■ YANG DIKERJAKAN:
[a] Ringkas teks tentang perkembangan seni terapan dalam dua kalimat.
[b] Tampilkan tanpa perubahan bagian teks tentang perkembangan seni terapan yang dibuka dengan kata-kata berisi "Pada peradaban tertentu" dan ditutup dengan "berbagai gejala alam.".

■ TEKS BACAAN:
----

Pada peradaban tertentu perkembangan seni terapan ini bersifat kuantitatif
artinya perkembangannya ditandai dengan terkumpulnya lebih banyak lagi
pengetahuan-pengetahuan yang sejenis. Sedangkan pada peradaban lain
pengembangannya bersifat kualitatif artinya dikembangkan konsep-konsep baru
yang bersifat mendasar dan teoritis. Akal sehat dan cara coba-coba mempunyai
peranan penting dalam usaha manusia untuk menemukan penjelasan mengenai
berbagai gejala alam.

----

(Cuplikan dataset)
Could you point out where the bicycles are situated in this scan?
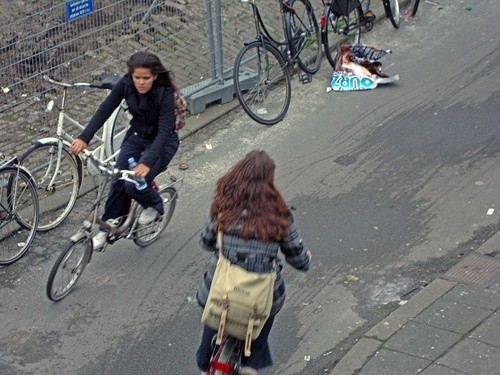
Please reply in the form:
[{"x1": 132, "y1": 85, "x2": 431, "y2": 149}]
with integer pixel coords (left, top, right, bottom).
[
  {"x1": 8, "y1": 73, "x2": 133, "y2": 233},
  {"x1": 233, "y1": 0, "x2": 323, "y2": 125},
  {"x1": 205, "y1": 206, "x2": 298, "y2": 375},
  {"x1": 411, "y1": 0, "x2": 420, "y2": 17},
  {"x1": 321, "y1": 0, "x2": 400, "y2": 70},
  {"x1": 0, "y1": 152, "x2": 40, "y2": 266},
  {"x1": 46, "y1": 146, "x2": 185, "y2": 301}
]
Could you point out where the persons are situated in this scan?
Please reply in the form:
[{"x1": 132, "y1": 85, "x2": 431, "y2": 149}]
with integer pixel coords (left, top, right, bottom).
[
  {"x1": 194, "y1": 149, "x2": 310, "y2": 374},
  {"x1": 68, "y1": 52, "x2": 181, "y2": 250}
]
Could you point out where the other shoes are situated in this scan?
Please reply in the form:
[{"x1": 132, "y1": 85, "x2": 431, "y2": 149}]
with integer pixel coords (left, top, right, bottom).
[{"x1": 241, "y1": 366, "x2": 259, "y2": 375}]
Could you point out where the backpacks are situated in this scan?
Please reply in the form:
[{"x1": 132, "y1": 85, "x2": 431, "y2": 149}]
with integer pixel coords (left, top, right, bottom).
[{"x1": 124, "y1": 88, "x2": 187, "y2": 130}]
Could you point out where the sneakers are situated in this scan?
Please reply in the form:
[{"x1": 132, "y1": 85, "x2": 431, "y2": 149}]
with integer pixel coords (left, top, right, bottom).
[
  {"x1": 92, "y1": 231, "x2": 108, "y2": 251},
  {"x1": 138, "y1": 207, "x2": 158, "y2": 225}
]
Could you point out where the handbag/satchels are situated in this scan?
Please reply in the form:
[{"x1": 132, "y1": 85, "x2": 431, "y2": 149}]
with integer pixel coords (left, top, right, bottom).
[{"x1": 199, "y1": 254, "x2": 278, "y2": 357}]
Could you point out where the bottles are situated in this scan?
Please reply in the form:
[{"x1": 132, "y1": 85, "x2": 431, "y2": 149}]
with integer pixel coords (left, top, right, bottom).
[{"x1": 128, "y1": 157, "x2": 147, "y2": 190}]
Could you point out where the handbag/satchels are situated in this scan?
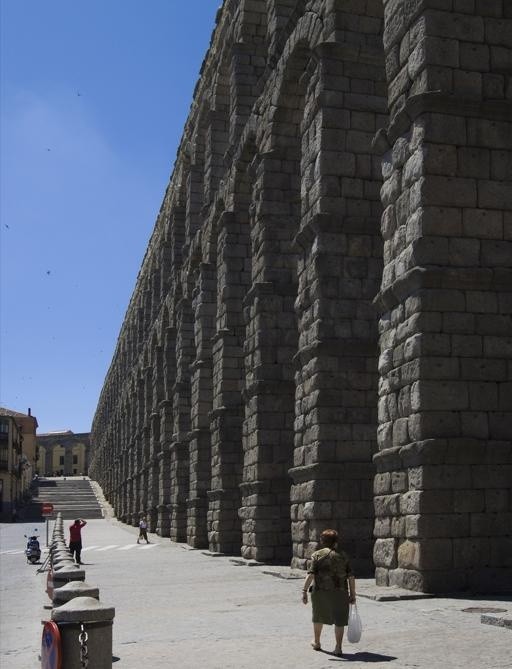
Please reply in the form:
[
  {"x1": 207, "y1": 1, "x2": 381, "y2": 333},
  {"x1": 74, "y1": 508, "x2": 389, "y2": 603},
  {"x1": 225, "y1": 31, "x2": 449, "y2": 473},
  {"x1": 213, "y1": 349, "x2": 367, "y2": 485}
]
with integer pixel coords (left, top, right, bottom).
[{"x1": 309, "y1": 585, "x2": 313, "y2": 592}]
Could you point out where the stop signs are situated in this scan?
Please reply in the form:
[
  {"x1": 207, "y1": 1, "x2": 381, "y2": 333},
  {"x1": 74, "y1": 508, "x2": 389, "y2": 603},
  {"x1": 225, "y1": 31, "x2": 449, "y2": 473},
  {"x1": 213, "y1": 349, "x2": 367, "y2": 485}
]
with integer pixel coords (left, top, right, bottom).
[{"x1": 40, "y1": 503, "x2": 53, "y2": 512}]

----

■ JAWABAN TUGAS:
[a] Pada sebagian peradaban, perkembangan seni terapan bersifat kuantitatif, yaitu ditandai dengan terkumpulnya lebih banyak pengetahuan sejenis, sedangkan pada peradaban lain bersifat kualitatif dengan dikembangkannya konsep-konsep baru yang mendasar dan teoretis. Akal sehat dan cara coba-coba berperan penting dalam usaha manusia menemukan penjelasan tentang berbagai gejala alam.

[b]
Pada peradaban tertentu perkembangan seni terapan ini bersifat kuantitatif
artinya perkembangannya ditandai dengan terkumpulnya lebih banyak lagi
pengetahuan-pengetahuan yang sejenis. Sedangkan pada peradaban lain
pengembangannya bersifat kualitatif artinya dikembangkan konsep-konsep baru
yang bersifat mendasar dan teoritis. Akal sehat dan cara coba-coba mempunyai
peranan penting dalam usaha manusia untuk menemukan penjelasan mengenai
berbagai gejala alam.